The organization, which has sent more than 60 40-foot shipping containers to Syria, is “especially concerned with the plight and vulnerability of displaced Syrian women and girls, whose needs are often overlooked and voices not heard,” according to its website. “NuDay Syria advocates for girls and women who now find themselves with no male breadwinners and often have little skills and experience earning and providing for their families.”

Alawa will be the speaker at an informational meeting at Second Congregational Church on Oct. 22 at 3 p.m. The event, sponsored by the Interfaith Council, is intended to raise awareness about the war in Syria as well as to answer questions about the humanitarian effort.

Council members and other religious and civic groups will be organizing independently, choosing a time frame, approach and campaign leaders to run their own collection through next May, according to Golonka.

Second Congregational Church, where there was a showing of the Syria-relief documentary, “The White Helmets” in March, hopes to involve a youth group packing the donated goods — including stuffed animals, backpacks, winter coats and more — at the end of this month.

Temple Israel has donated $600 raised in a recent rummage sale, she said.
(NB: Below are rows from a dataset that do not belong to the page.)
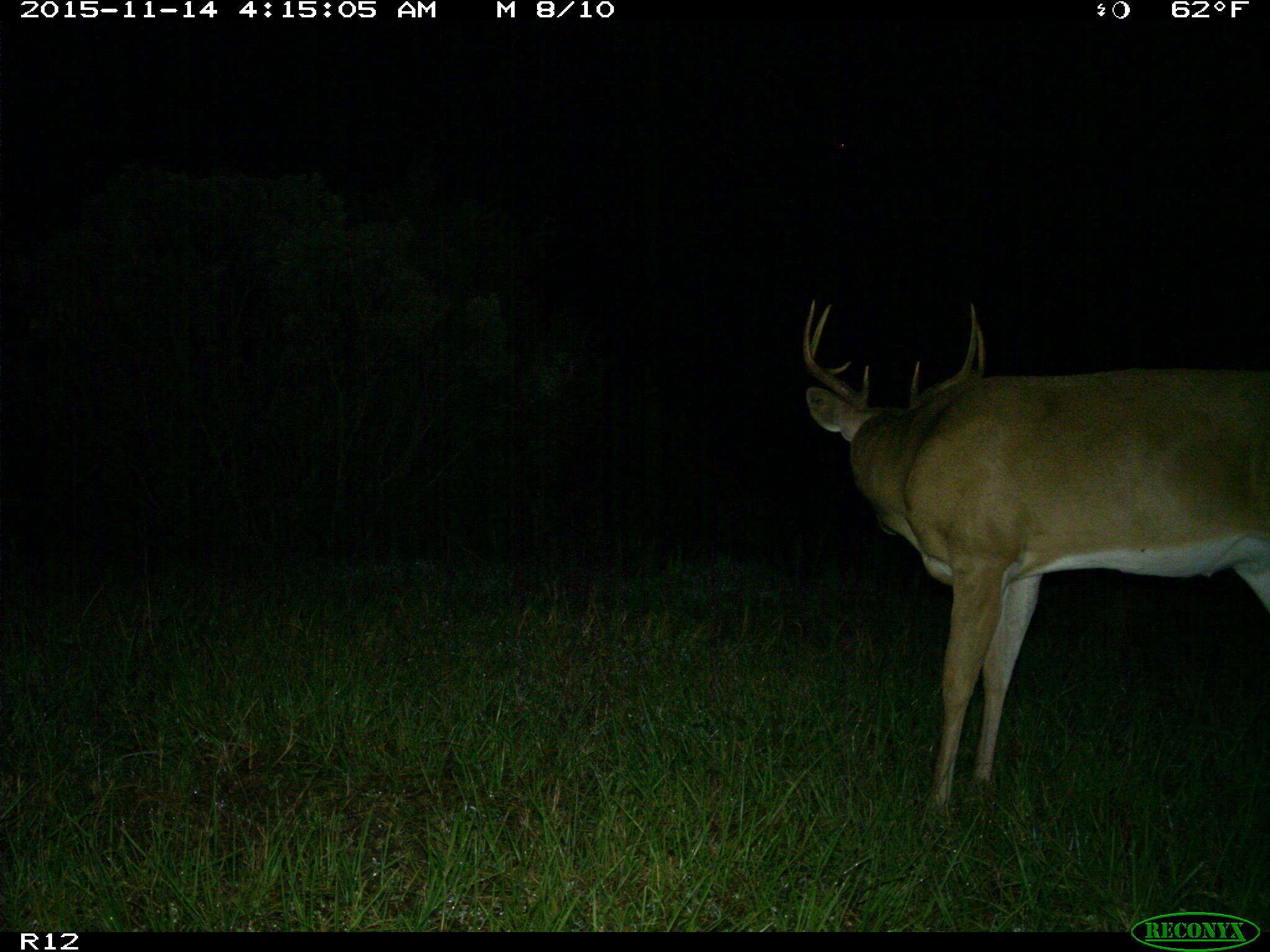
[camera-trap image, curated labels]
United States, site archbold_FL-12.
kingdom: Animalia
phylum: Chordata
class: Mammalia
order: Artiodactyla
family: Cervidae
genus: Odocoileus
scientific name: Odocoileus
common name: deer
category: unidentified deer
The Episcopal Church of Saints James and Andrew plans to collect clothing for babies during lent, and St. Paul’s Lutheran Church plans to collect blankets in February.

“I liked the idea of bringing us all together, working on a common goal,” she said. “Imagine Christians, Muslims, Jews and Buddhists working together. It works as a community project.”
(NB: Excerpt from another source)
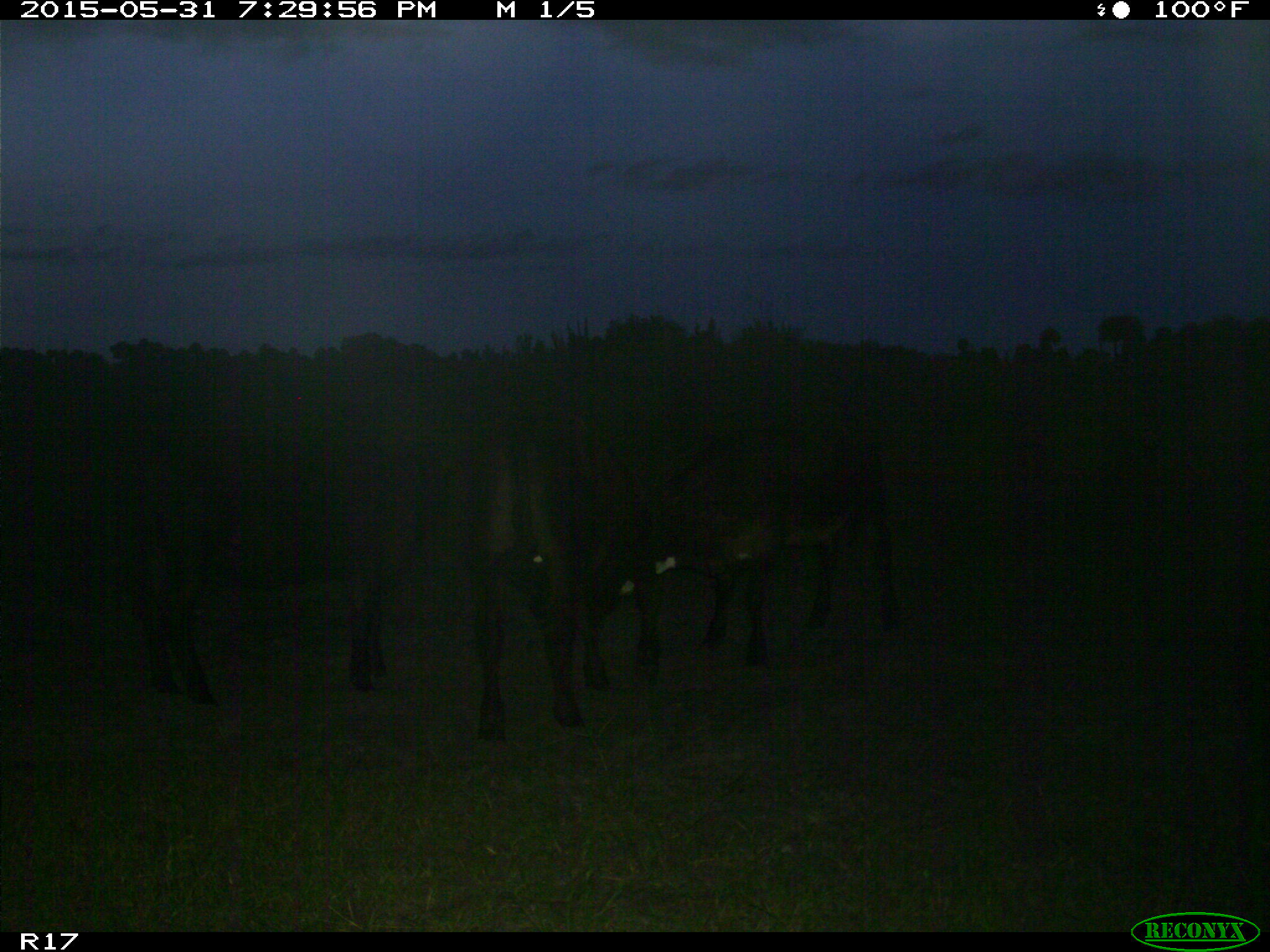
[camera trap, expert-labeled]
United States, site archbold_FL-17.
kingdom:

“With all of the other horrible tragedies that have happened since putting together this project, how do you choose?” Golonka said. “For me, personally, you choose one thing at a time, you put your heart into it and go onto something else.
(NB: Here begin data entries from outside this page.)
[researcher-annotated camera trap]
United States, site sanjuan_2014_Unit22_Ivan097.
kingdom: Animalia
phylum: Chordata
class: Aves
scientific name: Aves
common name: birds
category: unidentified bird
With a series of airstrikes this week, the International Committee of the Red Cross says 10 hospitals in Syria have been damaged over the past 10 days cutting hundreds of thousands of people from health care. It said Syria is witnessing the worst wave of fighting since government forces captured rebel-held east Aleppo in December, according to the Associated Press.

ICRC said it is alarmed by reports of hundreds of civilian casualties and the destruction of hospitals and schools.

“While recent months had provided some reasons to be hopeful, the return to violence is once again bringing intolerable levels of suffering to wide areas of the country,” said ICRC’s head of delegation in Syria, Marianne Gasser. “My colleagues report harrowing stories, like a family of 13 who fled Deir al-Zour only to lose 10 of its members to air strikes and explosive devices along the way.”

Taken together, these are the worst levels of violence since the battle for Aleppo in 2016, ICRC’s statement on Thursday said.